▶ Document:
━━━━

Crawl budget is a concept that is often misunderstood and commonly discussed in SEO and digital marketing communities.
Most people tend to think that it’s some sort of magical thing you can use to “hack” your way up to Google’s top results.
Despite all the content written about how search engines work in general – and the crawling process in particular – it seems like marketers and webmasters are still confused about the idea of crawl budget.
There’s an evident lack of understanding about the fundamentals of search engines and how the search process works.
This phenomenon creates confusion and normally leads to what business people call the “shiny object syndrome” that basically implies that without an understanding of the fundamentals marketers are less capable of discernment, therefore they blindly follow anyone’s advice
This article will teach you the fundamentals of crawling and how to use them to identify whether “crawl budget” is something you should care about, and if it’s actually something important for your business/site.
You’ll learn the following:
- How search engines work (a brief introduction).
- How does crawling work?
- What is crawl budget and how does it work?
- How to track and optimize it.
- The future of crawling.
Let’s get started.
Before we dig deeper into the concept of crawl budget and its implications, it is important to understand how the crawling process works and what does it mean for search engines.

━━━━

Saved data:
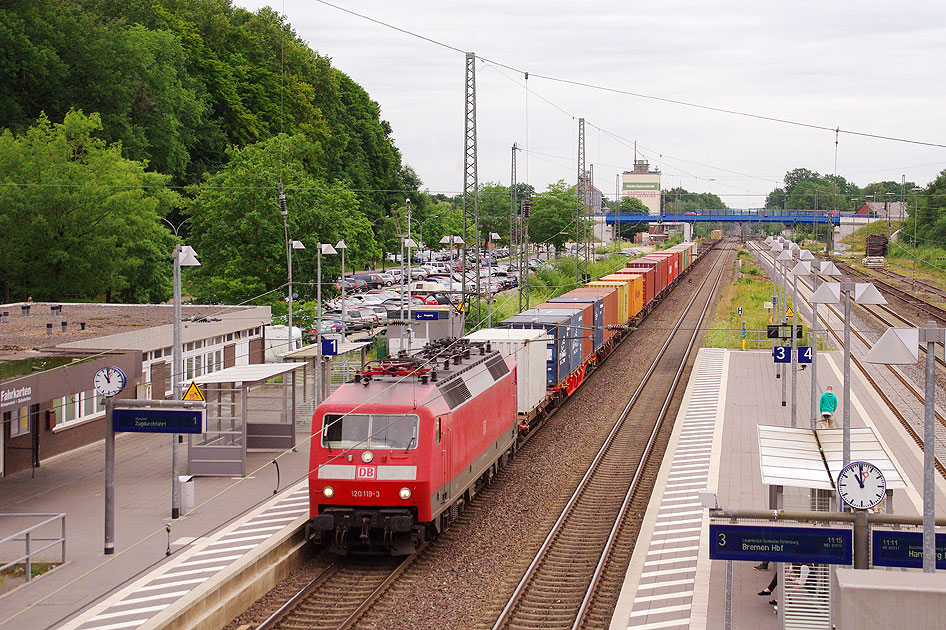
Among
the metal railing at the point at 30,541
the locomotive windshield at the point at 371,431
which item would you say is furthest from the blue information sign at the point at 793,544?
the metal railing at the point at 30,541

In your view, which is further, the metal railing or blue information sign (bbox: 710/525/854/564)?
the metal railing

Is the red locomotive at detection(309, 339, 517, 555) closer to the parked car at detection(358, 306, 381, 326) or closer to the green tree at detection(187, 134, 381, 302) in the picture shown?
the green tree at detection(187, 134, 381, 302)

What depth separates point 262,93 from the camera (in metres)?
72.1

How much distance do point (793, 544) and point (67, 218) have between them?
32.7 metres

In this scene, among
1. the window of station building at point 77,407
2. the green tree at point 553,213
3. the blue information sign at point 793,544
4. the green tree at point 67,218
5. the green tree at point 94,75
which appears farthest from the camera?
the green tree at point 553,213

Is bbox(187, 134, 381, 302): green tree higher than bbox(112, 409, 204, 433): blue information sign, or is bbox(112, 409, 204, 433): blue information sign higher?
bbox(187, 134, 381, 302): green tree

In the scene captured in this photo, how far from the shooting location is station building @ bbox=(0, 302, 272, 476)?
19.0 meters

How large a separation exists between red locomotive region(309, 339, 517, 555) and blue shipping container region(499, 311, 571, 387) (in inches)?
440

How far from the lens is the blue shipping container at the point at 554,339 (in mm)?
28672

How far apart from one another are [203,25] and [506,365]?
5792cm

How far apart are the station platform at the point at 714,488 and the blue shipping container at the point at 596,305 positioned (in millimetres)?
3959

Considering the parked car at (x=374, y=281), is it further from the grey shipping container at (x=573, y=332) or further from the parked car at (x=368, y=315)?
the grey shipping container at (x=573, y=332)

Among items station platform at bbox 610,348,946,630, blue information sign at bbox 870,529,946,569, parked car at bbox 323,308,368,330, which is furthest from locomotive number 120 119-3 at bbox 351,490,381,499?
parked car at bbox 323,308,368,330

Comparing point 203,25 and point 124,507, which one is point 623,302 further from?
point 203,25
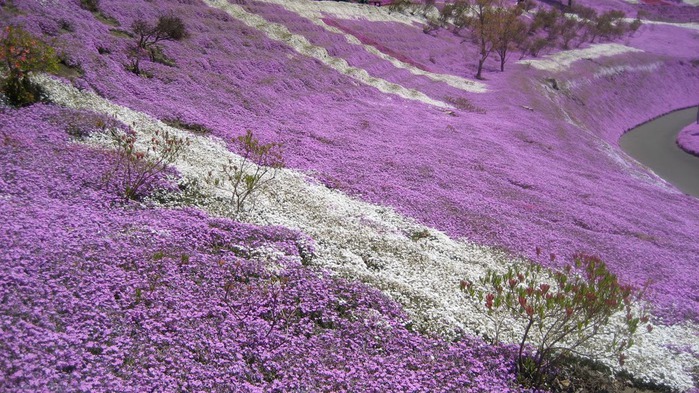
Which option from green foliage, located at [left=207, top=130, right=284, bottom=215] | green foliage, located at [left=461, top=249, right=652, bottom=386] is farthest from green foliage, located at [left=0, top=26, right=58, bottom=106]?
green foliage, located at [left=461, top=249, right=652, bottom=386]

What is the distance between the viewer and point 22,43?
1489 cm

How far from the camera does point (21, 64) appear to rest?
1488cm

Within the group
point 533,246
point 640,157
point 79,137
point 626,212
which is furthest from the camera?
point 640,157

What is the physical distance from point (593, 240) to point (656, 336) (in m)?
6.25

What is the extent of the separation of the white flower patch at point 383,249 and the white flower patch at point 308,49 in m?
21.1

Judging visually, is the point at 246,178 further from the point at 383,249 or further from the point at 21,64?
the point at 21,64

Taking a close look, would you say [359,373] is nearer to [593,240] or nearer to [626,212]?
[593,240]

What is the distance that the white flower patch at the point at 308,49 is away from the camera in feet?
123

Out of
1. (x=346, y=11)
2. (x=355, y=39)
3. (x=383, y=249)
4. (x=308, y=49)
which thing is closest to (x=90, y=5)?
(x=308, y=49)

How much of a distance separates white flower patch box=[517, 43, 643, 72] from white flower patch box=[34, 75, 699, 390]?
56.1 meters

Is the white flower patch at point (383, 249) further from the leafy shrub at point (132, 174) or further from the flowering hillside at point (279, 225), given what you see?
the leafy shrub at point (132, 174)

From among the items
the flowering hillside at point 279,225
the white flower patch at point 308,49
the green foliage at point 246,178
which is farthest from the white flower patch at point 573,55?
the green foliage at point 246,178

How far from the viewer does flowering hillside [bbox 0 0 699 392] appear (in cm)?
785

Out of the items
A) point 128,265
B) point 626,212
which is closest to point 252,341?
point 128,265
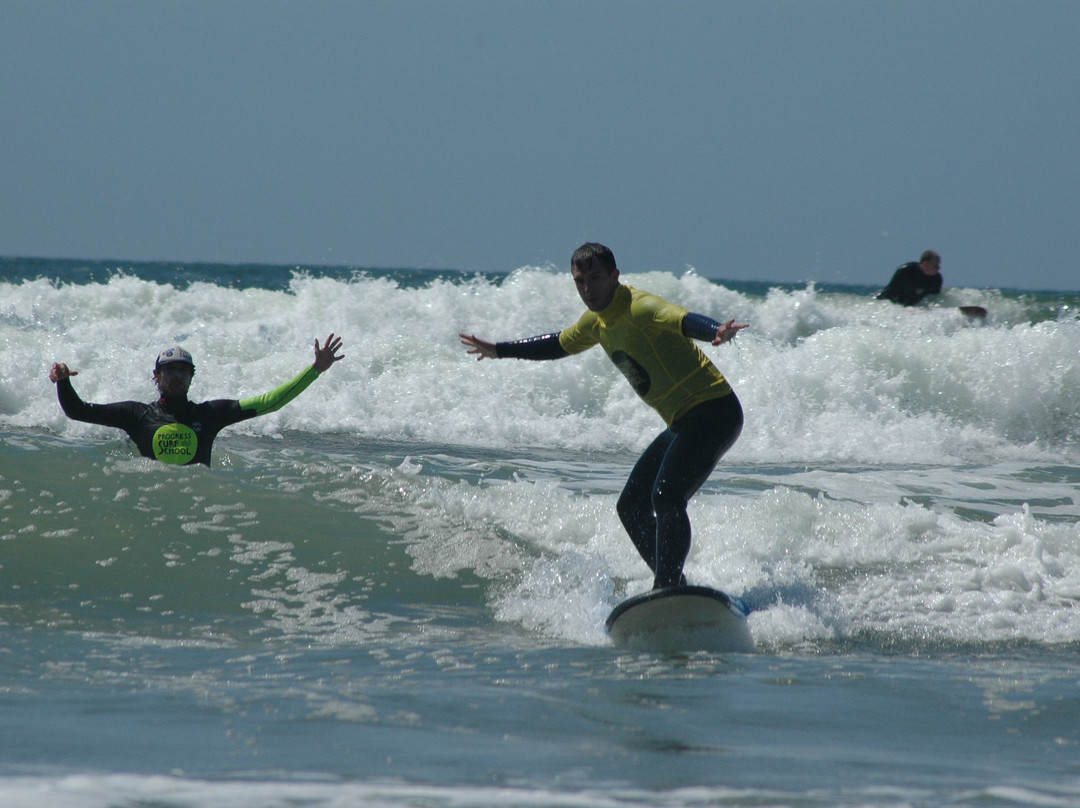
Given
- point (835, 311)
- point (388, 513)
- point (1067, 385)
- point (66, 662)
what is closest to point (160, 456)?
point (388, 513)

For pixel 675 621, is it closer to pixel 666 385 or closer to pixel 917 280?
pixel 666 385

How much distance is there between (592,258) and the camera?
16.5 ft

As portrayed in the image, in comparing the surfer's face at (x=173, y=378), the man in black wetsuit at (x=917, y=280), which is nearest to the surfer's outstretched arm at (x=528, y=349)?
the surfer's face at (x=173, y=378)

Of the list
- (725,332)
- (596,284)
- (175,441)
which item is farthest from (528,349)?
(175,441)

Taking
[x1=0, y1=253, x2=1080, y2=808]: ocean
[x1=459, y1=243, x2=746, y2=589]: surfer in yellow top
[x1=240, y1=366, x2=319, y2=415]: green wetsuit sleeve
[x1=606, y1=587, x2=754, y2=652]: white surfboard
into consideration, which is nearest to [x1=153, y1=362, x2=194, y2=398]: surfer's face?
[x1=240, y1=366, x2=319, y2=415]: green wetsuit sleeve

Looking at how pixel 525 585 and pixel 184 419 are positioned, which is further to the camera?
pixel 184 419

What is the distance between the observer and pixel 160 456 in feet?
23.8

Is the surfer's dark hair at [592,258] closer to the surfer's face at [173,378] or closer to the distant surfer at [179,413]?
the distant surfer at [179,413]

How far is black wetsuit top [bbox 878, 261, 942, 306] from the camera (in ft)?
58.0

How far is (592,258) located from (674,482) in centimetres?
106

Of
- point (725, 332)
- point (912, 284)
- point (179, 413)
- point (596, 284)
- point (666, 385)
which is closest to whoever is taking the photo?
point (725, 332)

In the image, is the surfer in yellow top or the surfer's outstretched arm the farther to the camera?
the surfer's outstretched arm

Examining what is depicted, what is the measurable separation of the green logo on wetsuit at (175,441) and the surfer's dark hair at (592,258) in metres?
3.26

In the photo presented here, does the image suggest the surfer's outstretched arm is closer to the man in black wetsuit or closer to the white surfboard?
the white surfboard
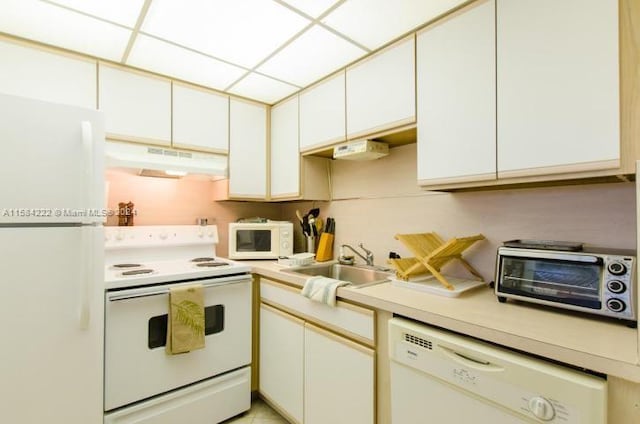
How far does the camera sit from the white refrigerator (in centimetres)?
123

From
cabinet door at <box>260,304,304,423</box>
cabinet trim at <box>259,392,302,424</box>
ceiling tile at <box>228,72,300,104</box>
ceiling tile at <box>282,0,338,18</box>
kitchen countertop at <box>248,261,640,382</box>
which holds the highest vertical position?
ceiling tile at <box>282,0,338,18</box>

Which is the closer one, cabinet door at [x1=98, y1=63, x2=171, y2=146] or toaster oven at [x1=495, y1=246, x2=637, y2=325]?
toaster oven at [x1=495, y1=246, x2=637, y2=325]

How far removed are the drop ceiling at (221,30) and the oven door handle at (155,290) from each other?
1.31 metres

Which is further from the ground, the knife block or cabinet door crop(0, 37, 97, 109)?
cabinet door crop(0, 37, 97, 109)

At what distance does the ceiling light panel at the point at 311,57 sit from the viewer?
167cm

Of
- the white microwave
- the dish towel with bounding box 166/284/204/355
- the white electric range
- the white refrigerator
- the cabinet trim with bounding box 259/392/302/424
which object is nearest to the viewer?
the white refrigerator

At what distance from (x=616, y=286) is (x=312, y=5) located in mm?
1559

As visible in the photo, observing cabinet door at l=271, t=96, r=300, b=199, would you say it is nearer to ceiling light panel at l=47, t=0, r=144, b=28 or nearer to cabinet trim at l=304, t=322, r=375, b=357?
cabinet trim at l=304, t=322, r=375, b=357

━━━━

▶ What is asked:
**1.** Answer these questions about the crawl budget article:
(a) What do most people tend to think crawl budget is?
(b) What does the article say the confusion normally leads to?
(c) What is the last item in the list of things the reader will learn?
**2.** Carry on writing the crawl budget article from the point where it stops.
The saved data is separate material, unrelated to the crawl budget article.

▶ Exercise answers:
**1.**
(a) Some sort of magical thing you can use to "hack" your way up to Google's top results.
(b) What business people call the "shiny object syndrome."
(c) The future of crawling.

**2.**
How Search Engines Work
According to Google, there are three basic steps the search engine follows to generate results from webpages:
- Crawling: Web Crawlers access publicly available webpages
- Indexing: Google analyzes the content of each page and stores information it finds.
- Serving (and Ranking): When a user types a query, Google presents the most relevant answers from its index.
Without crawling your content won’t be indexed therefore it won’t appear in Google.
The Specifics of the Crawling Process
Google states on its documentation about crawling and indexing that:
“The crawling process begins with a list of web addresses, crawlers use links on those sites to discover other pages. The software pays special attention to new sites, changes to existing sites and dead links. A Computer program determines which sites to crawl, how often and how many pages to fetch from each site.”
What does it mean for SEO?
- Crawlers use links on sites to discover other pages. (Your site’s internal linking structure is crucial.)
- Crawlers prioritize new sites, changes to existing sites, and dead links.
- An automated process decides which sites to crawl, how often, and how many pages Google will fetch.
- The crawling process is impacted by your hosting capabilities (server resources and bandwidth).
As you can see, crawling the web is a complicated and expensive process for search engines, considering the size of the web.
Without an effective crawling process, Google won’t be able to “organize the world’s information and make it universally accessible and useful.”
But, how does Google guarantee effective crawling?
By prioritizing pages and resources.
It will be almost impossible and expensive for Google to crawl every single webpage.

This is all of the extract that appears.